Sanquer est bien ce qu'il dit : un éducateur. Il jouit d'une grande réputation dans le cyclisme français. On lui prête de l'altruisme et des convictions saines sur le métier. Mais c'est aussi un homme du milieu, fidèle au milieu. " Il est sans doute prêt à entendre les vérités qui sont sorties du Tour, et prêt à prendre des décisions intelligentes, mais il n'est pas prêt à les partager avec un journaliste ", m'avait prévenu un confrère du Monde. Bien vu confrère.
Ils sont d'ailleurs très nombreux ceux, comme Sanquer, convaincus que la solution ne peut venir que du milieu, et que la première chose à faire c'est de fermer sa gueule, surtout en présence des journalistes, et que la seconde chose à faire est de fermer la porte et de discuter entre initiés.
- Au fait, comment va Steve Rover ?
- Il est en Allemagne, il prendra le départ jeudi du Reggio Tour, une course à étapes qui part de Fribourg. Après un début de saison malchanceux, il va beaucoup mieux notre petit Canadien.
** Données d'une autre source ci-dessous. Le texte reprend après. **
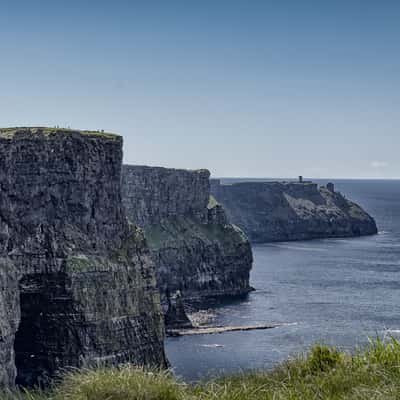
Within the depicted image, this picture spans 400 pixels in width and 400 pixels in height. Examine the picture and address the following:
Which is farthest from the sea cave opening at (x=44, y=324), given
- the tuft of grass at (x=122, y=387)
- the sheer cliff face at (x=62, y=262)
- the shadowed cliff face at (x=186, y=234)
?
the shadowed cliff face at (x=186, y=234)

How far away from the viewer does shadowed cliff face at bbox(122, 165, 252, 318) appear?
155 metres

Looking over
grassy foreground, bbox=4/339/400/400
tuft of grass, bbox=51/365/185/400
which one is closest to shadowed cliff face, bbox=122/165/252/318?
grassy foreground, bbox=4/339/400/400

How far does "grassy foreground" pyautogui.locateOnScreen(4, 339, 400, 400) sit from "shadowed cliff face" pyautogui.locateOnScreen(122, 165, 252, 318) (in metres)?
123

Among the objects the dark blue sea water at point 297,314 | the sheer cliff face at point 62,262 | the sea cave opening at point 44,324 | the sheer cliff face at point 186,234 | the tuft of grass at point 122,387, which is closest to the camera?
the tuft of grass at point 122,387

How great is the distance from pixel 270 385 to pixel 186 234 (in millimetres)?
140798

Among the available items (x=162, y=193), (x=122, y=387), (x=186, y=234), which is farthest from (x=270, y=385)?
(x=186, y=234)

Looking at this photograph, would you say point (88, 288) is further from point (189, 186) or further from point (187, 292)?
point (189, 186)

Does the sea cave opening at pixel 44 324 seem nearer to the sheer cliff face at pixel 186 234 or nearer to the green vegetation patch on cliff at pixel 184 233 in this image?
the sheer cliff face at pixel 186 234

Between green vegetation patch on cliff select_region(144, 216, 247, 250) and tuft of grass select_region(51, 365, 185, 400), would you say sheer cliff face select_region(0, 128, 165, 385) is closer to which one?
tuft of grass select_region(51, 365, 185, 400)

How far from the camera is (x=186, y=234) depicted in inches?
6417

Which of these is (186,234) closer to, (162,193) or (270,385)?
(162,193)

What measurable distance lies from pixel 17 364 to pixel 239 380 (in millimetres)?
59140

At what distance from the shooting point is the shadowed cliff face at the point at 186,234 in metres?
155

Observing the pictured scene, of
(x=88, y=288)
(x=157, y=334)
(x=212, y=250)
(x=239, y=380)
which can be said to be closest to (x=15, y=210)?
(x=88, y=288)
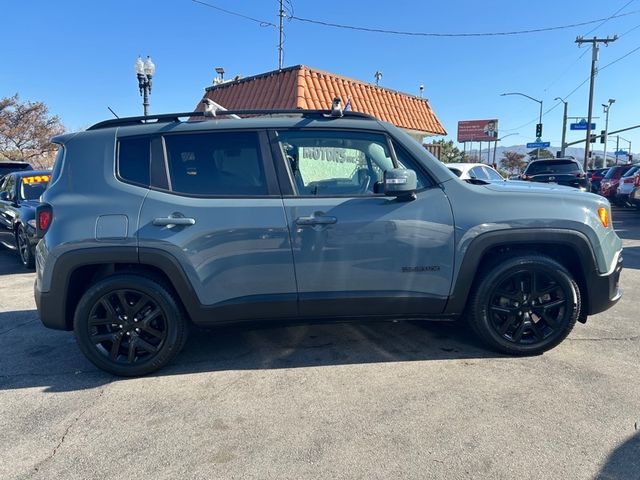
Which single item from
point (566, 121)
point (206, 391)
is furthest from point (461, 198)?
point (566, 121)

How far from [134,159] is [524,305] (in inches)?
125

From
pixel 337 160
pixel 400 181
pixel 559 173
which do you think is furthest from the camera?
pixel 559 173

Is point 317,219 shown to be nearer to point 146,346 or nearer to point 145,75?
point 146,346

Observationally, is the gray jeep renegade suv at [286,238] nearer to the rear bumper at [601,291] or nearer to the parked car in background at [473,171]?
the rear bumper at [601,291]

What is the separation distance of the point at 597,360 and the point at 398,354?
1538 mm

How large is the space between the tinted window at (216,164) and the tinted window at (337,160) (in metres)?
0.26

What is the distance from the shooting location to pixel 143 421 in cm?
272

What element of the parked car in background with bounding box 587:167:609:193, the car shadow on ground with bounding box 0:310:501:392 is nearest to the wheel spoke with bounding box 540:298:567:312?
the car shadow on ground with bounding box 0:310:501:392

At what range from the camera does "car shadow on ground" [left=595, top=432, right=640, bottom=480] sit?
7.07 ft

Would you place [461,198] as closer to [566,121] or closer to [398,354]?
[398,354]

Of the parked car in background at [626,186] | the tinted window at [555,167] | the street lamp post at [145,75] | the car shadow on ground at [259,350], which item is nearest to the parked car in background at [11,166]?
the street lamp post at [145,75]

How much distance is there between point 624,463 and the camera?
2238mm

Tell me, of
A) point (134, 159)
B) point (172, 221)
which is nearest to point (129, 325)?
point (172, 221)

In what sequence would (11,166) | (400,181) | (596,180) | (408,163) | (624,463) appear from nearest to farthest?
(624,463) < (400,181) < (408,163) < (11,166) < (596,180)
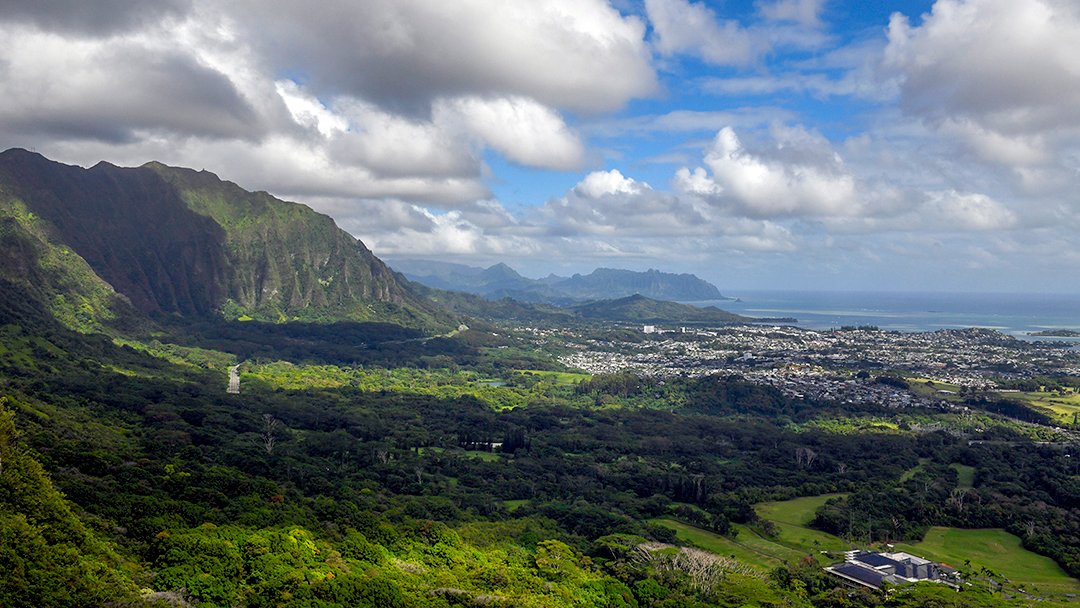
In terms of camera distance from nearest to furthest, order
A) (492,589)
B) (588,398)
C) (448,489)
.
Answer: (492,589) < (448,489) < (588,398)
Steve Rover aussi se cherche une équipe. Il n'a jamais confirmé son extraordinaire Tour de l'Avenir 96. Deux débuts de saison gâchés par la maladie ou les blessures, à tout juste 26 ans, il a encore droit à un essai. Mais trouvera-t-il une équipe ?
C'est l'autre dramatique retombée du Tour 98. Moins de sponsors, moins d'équipes, moins de coureurs moins de cyclisme, à telle enseigne qu'il n'y a plus un grand club amateur dans la région parisienne depuis que l'ASPTT a fermé ses portes.
Quand le Tour va bien, il va trop bien.. Il draine tout le fric, tout l'intérêt, tous les efforts. Résultat moins de clubs, moins de courses, bref, moins de cyclisme en dehors du Tour. Quand le tour va bien il écrase le cyclisme, et quand il va mal il lui donne la vérole, fait que bon, si vous avez des enfants qui font les coureurs, dites-leur bien qu'ils pratiquent un sport qui est en train de crever.
J'ai peut-être une solution. Je suivais récemment une course au Québec dans une auto de presse en compagnie du président de la fédération canadienne de cyclisme, un monsieur charmant, au docte savoir vélocipédique, mais comment dire, un peu éteint, un peu mollasson et il m'est soudain apparu que c'était aussi le cas des dirigeants du cyclisme en général, ceux de l'UCI comme ceux du cyclisme français, tous petits valets du Tour. Et c'est là que l'idée m'est venue : toute cette dope que prennent les coureurs, il faudrait la donner à leurs dirigeants. Ils péteraient le feu, mon vieux.